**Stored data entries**
## begin

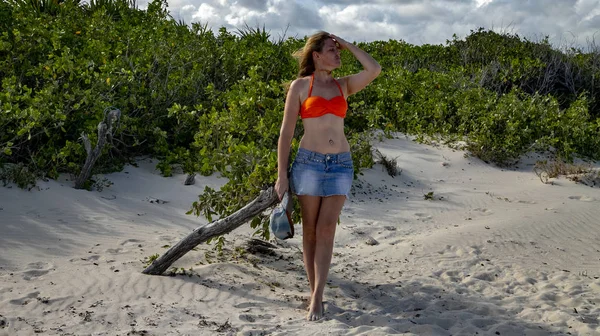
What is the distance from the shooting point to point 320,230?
179 inches

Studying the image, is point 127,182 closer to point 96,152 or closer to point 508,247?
point 96,152

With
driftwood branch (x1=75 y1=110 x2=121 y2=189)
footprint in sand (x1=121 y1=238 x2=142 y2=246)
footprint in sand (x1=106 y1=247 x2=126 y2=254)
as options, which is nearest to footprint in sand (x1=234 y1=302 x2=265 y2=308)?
footprint in sand (x1=106 y1=247 x2=126 y2=254)

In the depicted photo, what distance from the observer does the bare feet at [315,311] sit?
4590 mm

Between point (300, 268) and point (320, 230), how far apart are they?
1.54 meters

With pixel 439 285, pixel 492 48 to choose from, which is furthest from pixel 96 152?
pixel 492 48

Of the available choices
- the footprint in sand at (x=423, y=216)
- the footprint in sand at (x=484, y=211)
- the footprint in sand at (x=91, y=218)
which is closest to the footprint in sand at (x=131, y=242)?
the footprint in sand at (x=91, y=218)

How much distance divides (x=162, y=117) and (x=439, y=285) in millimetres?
5475

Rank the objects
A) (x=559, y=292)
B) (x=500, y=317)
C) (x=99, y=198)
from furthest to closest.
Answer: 1. (x=99, y=198)
2. (x=559, y=292)
3. (x=500, y=317)

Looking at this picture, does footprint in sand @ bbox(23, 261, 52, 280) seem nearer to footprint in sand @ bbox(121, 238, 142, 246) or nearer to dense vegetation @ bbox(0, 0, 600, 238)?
footprint in sand @ bbox(121, 238, 142, 246)

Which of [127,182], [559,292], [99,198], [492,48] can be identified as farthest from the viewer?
[492,48]

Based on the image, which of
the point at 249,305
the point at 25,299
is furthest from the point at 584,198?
the point at 25,299

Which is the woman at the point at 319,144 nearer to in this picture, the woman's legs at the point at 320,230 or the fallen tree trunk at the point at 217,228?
the woman's legs at the point at 320,230

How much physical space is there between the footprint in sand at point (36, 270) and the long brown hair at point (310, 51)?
271cm

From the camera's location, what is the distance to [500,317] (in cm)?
509
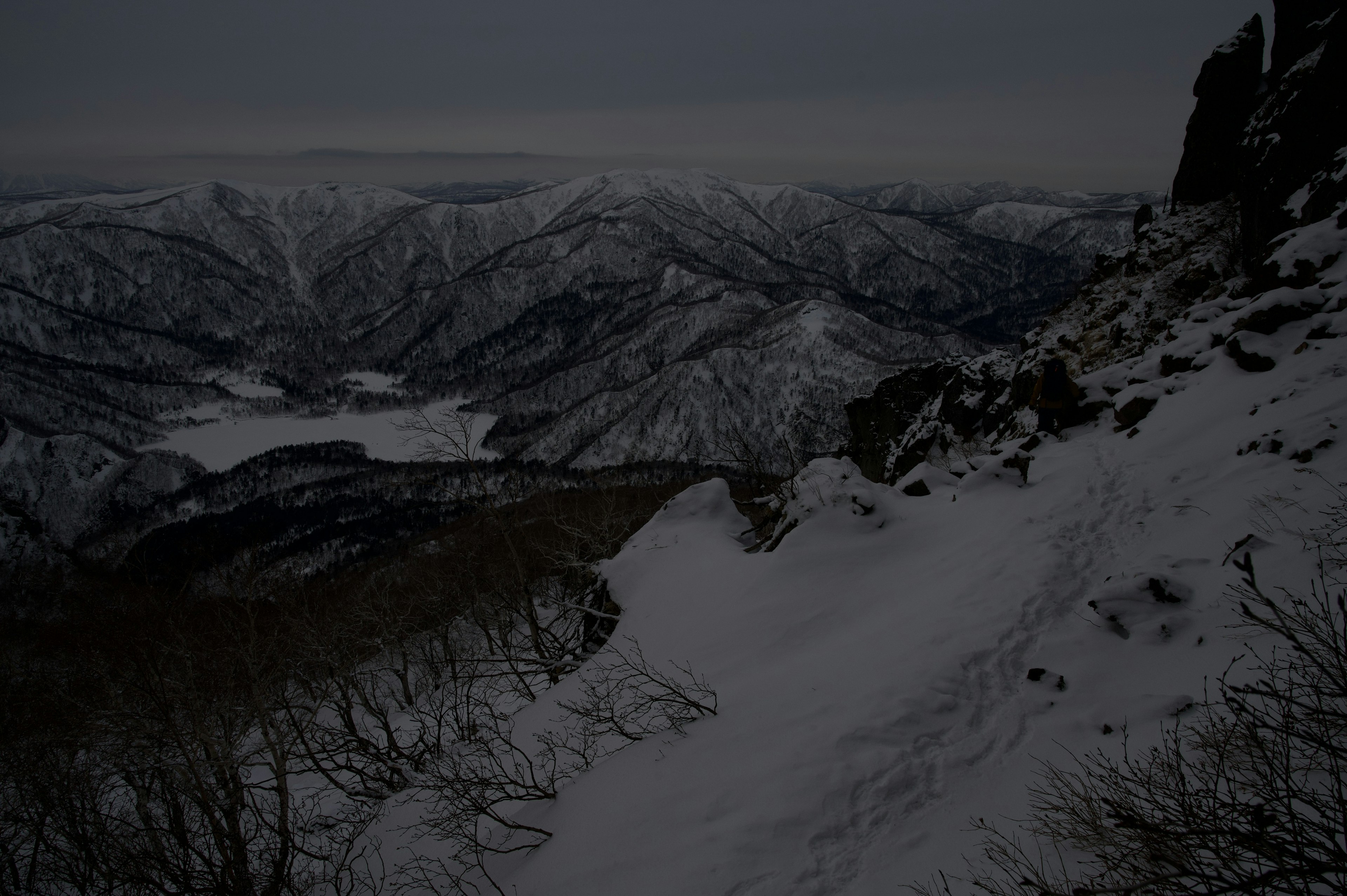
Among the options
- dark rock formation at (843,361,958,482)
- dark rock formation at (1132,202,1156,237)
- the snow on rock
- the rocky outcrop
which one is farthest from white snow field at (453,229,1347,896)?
dark rock formation at (1132,202,1156,237)

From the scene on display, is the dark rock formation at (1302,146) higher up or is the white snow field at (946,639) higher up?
the dark rock formation at (1302,146)

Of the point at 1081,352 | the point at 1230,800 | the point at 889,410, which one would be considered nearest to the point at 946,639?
the point at 1230,800

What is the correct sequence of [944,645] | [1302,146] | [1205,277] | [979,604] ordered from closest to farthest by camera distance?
[944,645]
[979,604]
[1302,146]
[1205,277]

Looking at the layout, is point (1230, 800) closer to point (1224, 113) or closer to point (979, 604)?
point (979, 604)

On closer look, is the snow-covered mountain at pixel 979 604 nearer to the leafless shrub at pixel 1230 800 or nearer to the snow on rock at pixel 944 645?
the snow on rock at pixel 944 645

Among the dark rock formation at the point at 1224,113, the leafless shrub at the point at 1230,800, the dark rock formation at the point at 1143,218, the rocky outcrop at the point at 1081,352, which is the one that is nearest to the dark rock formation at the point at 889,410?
the rocky outcrop at the point at 1081,352

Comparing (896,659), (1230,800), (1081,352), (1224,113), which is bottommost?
(896,659)
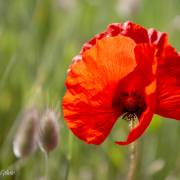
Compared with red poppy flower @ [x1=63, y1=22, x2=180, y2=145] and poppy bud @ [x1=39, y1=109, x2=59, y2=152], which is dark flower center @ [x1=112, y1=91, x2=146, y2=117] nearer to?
red poppy flower @ [x1=63, y1=22, x2=180, y2=145]

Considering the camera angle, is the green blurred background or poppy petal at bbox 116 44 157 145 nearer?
poppy petal at bbox 116 44 157 145

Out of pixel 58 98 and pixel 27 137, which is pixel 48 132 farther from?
pixel 58 98

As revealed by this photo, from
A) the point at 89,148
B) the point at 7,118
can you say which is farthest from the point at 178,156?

## end

**Exercise directions**
Your copy should consist only of the lines from the line holding "Comparing (896,659), (1230,800), (1081,352), (1224,113), which" through the final line of the listing above, both included, with all pictures omitted.

**Final result**
Comparing (896,659), (1230,800), (1081,352), (1224,113), which is bottommost?
(896,659)
Compared with red poppy flower @ [x1=63, y1=22, x2=180, y2=145] and poppy bud @ [x1=39, y1=109, x2=59, y2=152], which is dark flower center @ [x1=112, y1=91, x2=146, y2=117] nearer to?
red poppy flower @ [x1=63, y1=22, x2=180, y2=145]

Considering the camera angle, is the green blurred background or poppy petal at bbox 116 44 157 145 nearer?
poppy petal at bbox 116 44 157 145

Out of pixel 58 98 and pixel 27 137, which is pixel 48 132 farther from?
pixel 58 98

As revealed by this photo, from
A) the point at 89,148
B) the point at 7,118
can you say which is farthest from the point at 178,156?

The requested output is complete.